The exact maximum clique problem

Recently I needed the size of the largest coclique in a number of sparse graphs (or, equivalently, the size of the largest clique in a number of dense graphs) and found that my old algorithm was 50 times as fast as published algorithms. So, this page describes an idea that can make searching for a maximum clique much faster for very dense graphs.

Motivating example

Find the largest coclique in the E_6,3(1) Kneser graph. This graph has 216 vertices and valency (degree) 10, and as it turns out the maximum coclique has size 81. (In terms of cliques, the problem would be to find a largest clique in a graph on 216 vertices of valency 205, where this largest clique has size 81.)

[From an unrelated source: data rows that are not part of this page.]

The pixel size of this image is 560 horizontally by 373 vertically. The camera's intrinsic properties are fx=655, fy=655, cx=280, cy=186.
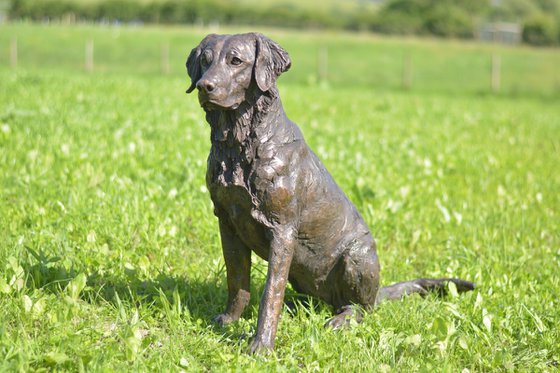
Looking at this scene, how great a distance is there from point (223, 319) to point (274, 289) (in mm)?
638

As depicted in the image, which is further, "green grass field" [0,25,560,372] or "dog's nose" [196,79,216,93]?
"green grass field" [0,25,560,372]

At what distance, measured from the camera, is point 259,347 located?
372 centimetres

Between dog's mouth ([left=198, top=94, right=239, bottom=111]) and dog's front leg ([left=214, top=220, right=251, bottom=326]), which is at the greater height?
dog's mouth ([left=198, top=94, right=239, bottom=111])

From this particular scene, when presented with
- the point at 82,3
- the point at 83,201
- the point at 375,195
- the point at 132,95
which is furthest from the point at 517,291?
the point at 82,3

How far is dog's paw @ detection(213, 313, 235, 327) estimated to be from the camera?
423cm

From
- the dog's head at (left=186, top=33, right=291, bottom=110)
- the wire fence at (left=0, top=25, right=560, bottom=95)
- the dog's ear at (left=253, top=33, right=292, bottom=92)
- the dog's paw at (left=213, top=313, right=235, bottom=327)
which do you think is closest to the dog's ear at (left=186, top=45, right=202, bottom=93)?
the dog's head at (left=186, top=33, right=291, bottom=110)

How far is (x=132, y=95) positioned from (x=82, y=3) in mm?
51957

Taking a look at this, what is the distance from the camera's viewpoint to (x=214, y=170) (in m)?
3.83

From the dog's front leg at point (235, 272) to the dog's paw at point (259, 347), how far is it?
51 centimetres

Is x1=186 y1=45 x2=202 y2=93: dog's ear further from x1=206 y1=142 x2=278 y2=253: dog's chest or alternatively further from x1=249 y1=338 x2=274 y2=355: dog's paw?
x1=249 y1=338 x2=274 y2=355: dog's paw

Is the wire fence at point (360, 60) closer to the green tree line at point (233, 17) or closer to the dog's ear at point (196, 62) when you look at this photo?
the green tree line at point (233, 17)

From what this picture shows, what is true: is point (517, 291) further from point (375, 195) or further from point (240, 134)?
point (240, 134)

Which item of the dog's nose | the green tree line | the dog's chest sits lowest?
the dog's chest

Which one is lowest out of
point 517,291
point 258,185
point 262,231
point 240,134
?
point 517,291
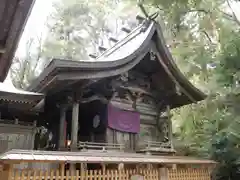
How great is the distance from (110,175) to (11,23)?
4925 millimetres

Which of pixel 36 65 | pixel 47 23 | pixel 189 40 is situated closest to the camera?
pixel 189 40

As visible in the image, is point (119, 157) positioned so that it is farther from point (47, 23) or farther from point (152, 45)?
point (47, 23)

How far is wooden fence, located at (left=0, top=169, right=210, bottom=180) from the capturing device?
216 inches

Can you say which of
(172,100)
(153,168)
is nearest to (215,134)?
(172,100)

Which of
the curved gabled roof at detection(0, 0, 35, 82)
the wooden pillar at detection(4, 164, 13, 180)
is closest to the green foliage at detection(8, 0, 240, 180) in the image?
the wooden pillar at detection(4, 164, 13, 180)

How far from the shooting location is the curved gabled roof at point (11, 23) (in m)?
2.79

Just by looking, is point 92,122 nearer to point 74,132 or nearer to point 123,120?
point 123,120

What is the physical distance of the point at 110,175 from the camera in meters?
6.71

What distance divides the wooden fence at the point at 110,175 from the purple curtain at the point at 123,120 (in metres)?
2.28

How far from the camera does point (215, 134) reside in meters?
10.7

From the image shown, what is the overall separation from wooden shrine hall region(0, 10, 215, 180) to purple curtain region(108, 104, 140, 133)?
0.04m

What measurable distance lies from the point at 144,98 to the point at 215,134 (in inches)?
134

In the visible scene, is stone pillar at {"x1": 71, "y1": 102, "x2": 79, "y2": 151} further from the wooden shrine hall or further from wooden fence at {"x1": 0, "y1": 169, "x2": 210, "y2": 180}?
wooden fence at {"x1": 0, "y1": 169, "x2": 210, "y2": 180}

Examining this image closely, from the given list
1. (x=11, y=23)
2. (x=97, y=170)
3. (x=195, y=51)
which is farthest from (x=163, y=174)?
(x=195, y=51)
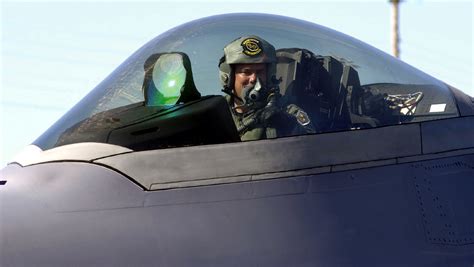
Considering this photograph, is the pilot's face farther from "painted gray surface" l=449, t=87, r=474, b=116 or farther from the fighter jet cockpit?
"painted gray surface" l=449, t=87, r=474, b=116

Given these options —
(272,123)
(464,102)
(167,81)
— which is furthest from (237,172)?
(464,102)

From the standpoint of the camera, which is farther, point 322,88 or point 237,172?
point 322,88

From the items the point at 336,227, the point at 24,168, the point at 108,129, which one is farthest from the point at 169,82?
the point at 336,227

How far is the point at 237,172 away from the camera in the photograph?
4.61 metres

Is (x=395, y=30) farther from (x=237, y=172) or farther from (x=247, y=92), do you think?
(x=237, y=172)

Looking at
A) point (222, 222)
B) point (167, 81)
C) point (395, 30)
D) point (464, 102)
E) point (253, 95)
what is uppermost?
point (167, 81)

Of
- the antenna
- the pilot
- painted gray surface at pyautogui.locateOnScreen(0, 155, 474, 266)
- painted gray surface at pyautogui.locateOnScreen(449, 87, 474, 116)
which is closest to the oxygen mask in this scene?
the pilot

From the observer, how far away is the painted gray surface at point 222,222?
4.37 metres

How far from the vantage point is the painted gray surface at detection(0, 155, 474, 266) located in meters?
4.37

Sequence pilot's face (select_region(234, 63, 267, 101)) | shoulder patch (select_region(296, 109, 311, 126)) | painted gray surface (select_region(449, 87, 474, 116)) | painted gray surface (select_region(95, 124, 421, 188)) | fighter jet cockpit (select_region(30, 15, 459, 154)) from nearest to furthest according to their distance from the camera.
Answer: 1. painted gray surface (select_region(95, 124, 421, 188))
2. fighter jet cockpit (select_region(30, 15, 459, 154))
3. shoulder patch (select_region(296, 109, 311, 126))
4. pilot's face (select_region(234, 63, 267, 101))
5. painted gray surface (select_region(449, 87, 474, 116))

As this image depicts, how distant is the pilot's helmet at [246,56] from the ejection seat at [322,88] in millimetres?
45

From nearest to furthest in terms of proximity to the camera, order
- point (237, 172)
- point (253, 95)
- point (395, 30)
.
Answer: point (237, 172) < point (253, 95) < point (395, 30)

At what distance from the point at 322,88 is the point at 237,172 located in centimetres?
81

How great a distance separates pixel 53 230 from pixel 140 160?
1.77ft
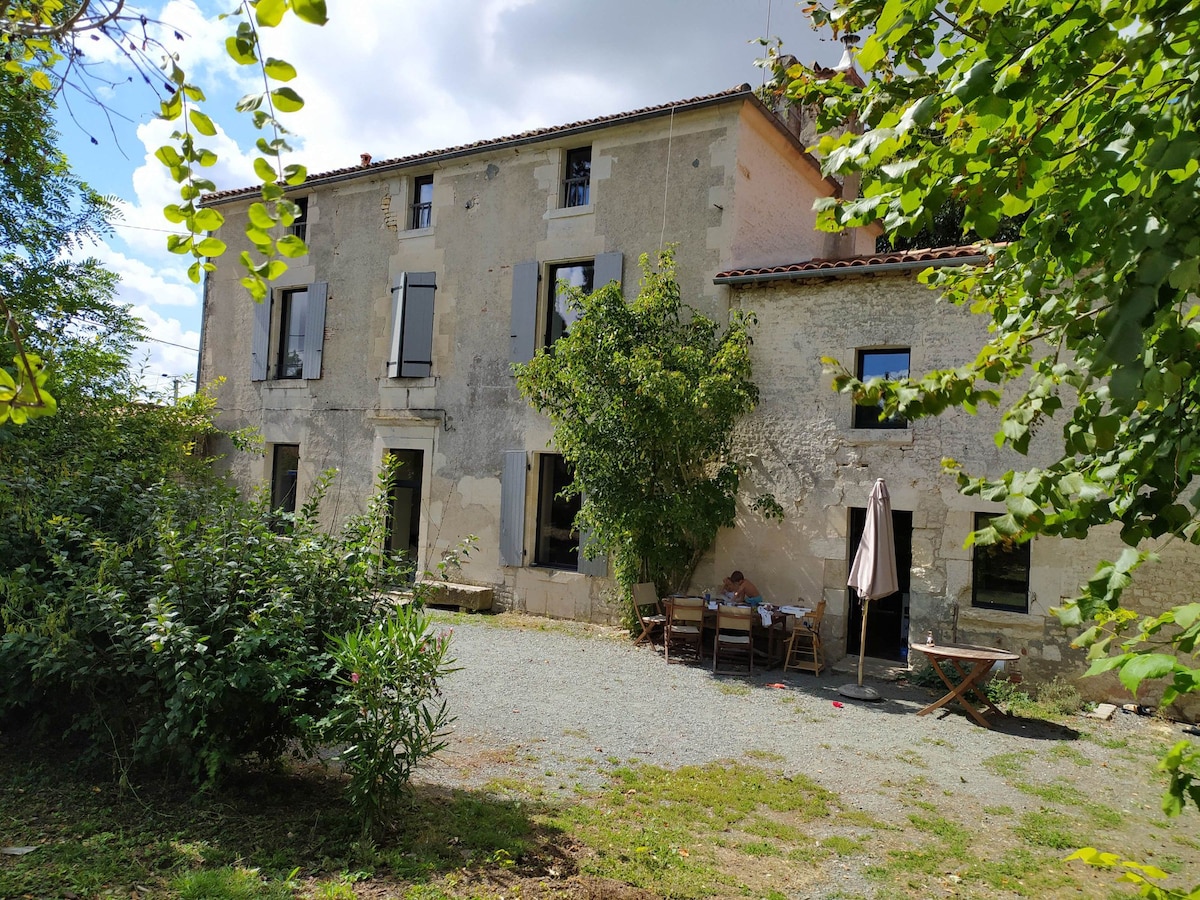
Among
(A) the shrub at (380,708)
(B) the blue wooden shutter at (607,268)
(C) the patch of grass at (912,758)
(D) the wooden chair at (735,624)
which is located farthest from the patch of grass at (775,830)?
(B) the blue wooden shutter at (607,268)

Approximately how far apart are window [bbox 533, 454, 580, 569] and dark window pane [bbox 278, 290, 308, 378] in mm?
5530

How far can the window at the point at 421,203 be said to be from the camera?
44.2 feet

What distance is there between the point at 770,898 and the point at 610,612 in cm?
731

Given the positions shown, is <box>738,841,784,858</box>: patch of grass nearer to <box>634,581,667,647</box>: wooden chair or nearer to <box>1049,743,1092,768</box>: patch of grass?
<box>1049,743,1092,768</box>: patch of grass

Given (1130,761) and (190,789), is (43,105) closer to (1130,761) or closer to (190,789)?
(190,789)

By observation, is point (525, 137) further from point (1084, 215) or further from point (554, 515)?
point (1084, 215)

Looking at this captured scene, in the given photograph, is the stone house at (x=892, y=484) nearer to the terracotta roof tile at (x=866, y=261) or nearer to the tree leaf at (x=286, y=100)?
the terracotta roof tile at (x=866, y=261)

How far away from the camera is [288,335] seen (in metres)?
14.9

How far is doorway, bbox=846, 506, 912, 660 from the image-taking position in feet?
32.3

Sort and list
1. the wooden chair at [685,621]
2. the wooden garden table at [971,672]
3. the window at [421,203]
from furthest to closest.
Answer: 1. the window at [421,203]
2. the wooden chair at [685,621]
3. the wooden garden table at [971,672]

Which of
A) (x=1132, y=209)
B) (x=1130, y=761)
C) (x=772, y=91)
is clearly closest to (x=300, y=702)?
(x=772, y=91)

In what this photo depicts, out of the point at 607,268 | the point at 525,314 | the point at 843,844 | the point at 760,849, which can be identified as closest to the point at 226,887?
the point at 760,849

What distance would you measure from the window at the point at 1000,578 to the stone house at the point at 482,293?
434 cm

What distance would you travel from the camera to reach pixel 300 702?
4199mm
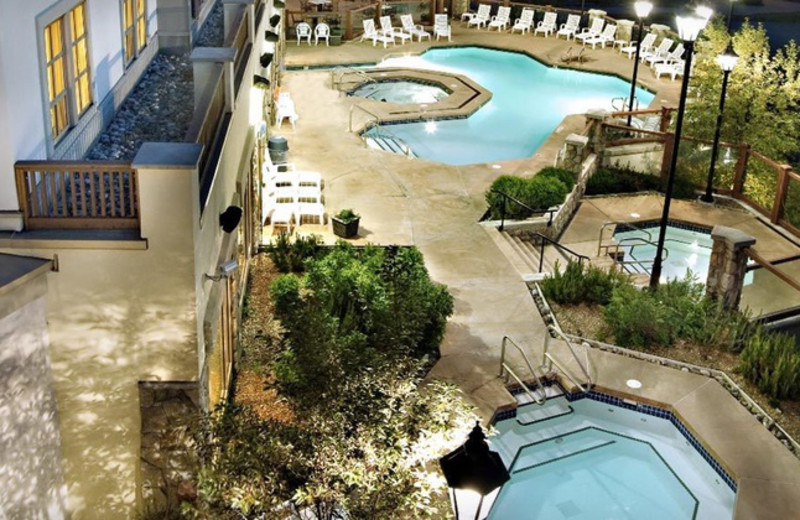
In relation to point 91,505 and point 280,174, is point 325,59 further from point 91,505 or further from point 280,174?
point 91,505

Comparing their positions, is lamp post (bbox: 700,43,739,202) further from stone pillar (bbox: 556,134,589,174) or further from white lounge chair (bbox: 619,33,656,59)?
white lounge chair (bbox: 619,33,656,59)

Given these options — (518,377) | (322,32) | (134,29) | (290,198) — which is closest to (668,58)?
(322,32)

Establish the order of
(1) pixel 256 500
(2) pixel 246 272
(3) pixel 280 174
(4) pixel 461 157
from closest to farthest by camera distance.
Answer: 1. (1) pixel 256 500
2. (2) pixel 246 272
3. (3) pixel 280 174
4. (4) pixel 461 157

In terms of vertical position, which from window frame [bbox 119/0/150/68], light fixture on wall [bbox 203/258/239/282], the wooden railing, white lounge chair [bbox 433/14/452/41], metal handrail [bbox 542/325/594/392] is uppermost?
window frame [bbox 119/0/150/68]

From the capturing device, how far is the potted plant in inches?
716

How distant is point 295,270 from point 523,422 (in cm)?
515

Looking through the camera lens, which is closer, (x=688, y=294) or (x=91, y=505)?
(x=91, y=505)

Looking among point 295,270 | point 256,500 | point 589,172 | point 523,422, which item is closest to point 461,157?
point 589,172

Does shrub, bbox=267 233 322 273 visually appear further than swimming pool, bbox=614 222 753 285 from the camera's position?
No

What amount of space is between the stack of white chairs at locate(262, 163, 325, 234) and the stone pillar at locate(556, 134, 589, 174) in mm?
5875

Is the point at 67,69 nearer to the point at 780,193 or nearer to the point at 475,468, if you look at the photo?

Patric Östergård has published three programs for the maximum weighted clique problem, and trying those on this case gave the result after 528172, 36092 and 50632 seconds, respectively. With the improvement described here the timing becomes 9362, 919 and 979 seconds, respectively, 40-50 times as fast.

Algorithm

The basic algorithm for finding a clique in a graph with vertices 1,2,...,n is to loop over the vertices, picking the first vertex i, and then go down recursively, each time invoking the algorithm on the subgraph of all vertices adjacent to all vertices picked so far.

This works well if the graph is sparse, so that the largest cliques are small. But each clique of size s will be found s! times, which is unacceptable unless s is really small.

An obvious improvement is to go down recursively, each time invoking the algorithm on the subgraph of all vertices with number larger than that of the largest vertex chosen and adjacent to all vertices chosen so far. This picks vertices in order, and each clique is found only once. If all maximal cliques are needed (and not only one maximum clique), one has to check at the bottom of the recursion whether the clique found is maximal. This avoids the factor s!, but suffers from a factor 2^s: all subsets of each clique are also visited.

An old improvement of mine eliminates this last problem: when one goes down recursively, do not keep only the list cand[] of candidate vertices, adjacent to all chosen so far, but also the list nocand[] of candidate vertices that were rejected. For each member x of the latter list we have to pick a vertex u of the former list where x and u are nonadjacent. (Otherwise the clique will be a proper subset of something considered already.)

I hear that this improvement is known nowadays as the Bron-Kerbosch algorithm.

There are various ways to implement this. One version takes the first element x from the nocand[] list, and finds the first element u from the cand[] list where x and u are nonadjacent. If there is no such u, then return - this branch can be pruned. Otherwise, first pick u and recurse with the two lists cand[] ∩ nbrs(u) and nocand[] ∩ nbrs(u). Then do not pick u and loop with cand[] \ {u} and nocand[] ∪ {u}.

Östergård's improvement

Patric Östergård describes a different improvement. Instead of determining the largest clique in the entire graph, he suggests to find the largest clique in each subgraph on the vertices {i,...,n} for i=n, n–1, ...,1. This enables one to prune: when picking i an upper bound for all that follows is known, and the branch can be pruned if it cannot contain a clique larger than the best one found so far.

This is a big improvement on the basic algorithm, and can be combined with the idea of a nocand[] list. In order to guarantee that vertices are picked in order we check for each x that a u exists (and if not, return). If all is ok, just follow Östergård's algorithm.

Other variations exist. The idea of Östergård's approach is to obtain a good upper bound on what one is going to find in the rest of the graph. Others have tried to achieve something similar by starting with a greedy coloring, and using the number of colors on the rest of the graph as an upper bound for the size of a clique there.

Results

Exact algorithm for finding a max (weighted) clique.

The columns wcl, wcl2, wcl3 are for the programs wclique, wclique2 and wclique3 (that are identical apart from the initial ordering of the vertices - clearly that order is very important!). The columns cl, cl2, cl3 are for the same programs, but including a nocand[] list in the sub() subroutine. The column cl-1.2 is for the program cliquer-1.2 (used without any options).

Some sparse graphs. The improved algorithm is much faster.

file N |C| cl cl2 cl3 wcl wcl2 wcl3 cl-1.2

aa7.1.5 105 37 2.95 1.94 0.72 5.08 7.64 4.74 9.87

aa8.1.6 168 58 8437 1683 34798 8198 382695 >400000s >150000s

gr216 216 81 9362 919 979 528172 36092 50632

file	N	\|C\|	cl	cl2	cl3	wcl	wcl2	wcl3	cl-1.2
aa7.1.5	105	37	2.95	1.94	0.72	5.08	7.64	4.74	9.87
aa8.1.6	168	58	8437	1683	34798	8198	382695	>400000s	>150000s
gr216	216	81	9362	919	979	528172	36092	50632

In other examples, not as sparse, the nocand list does not help and code including it is a little bit slower than code without it.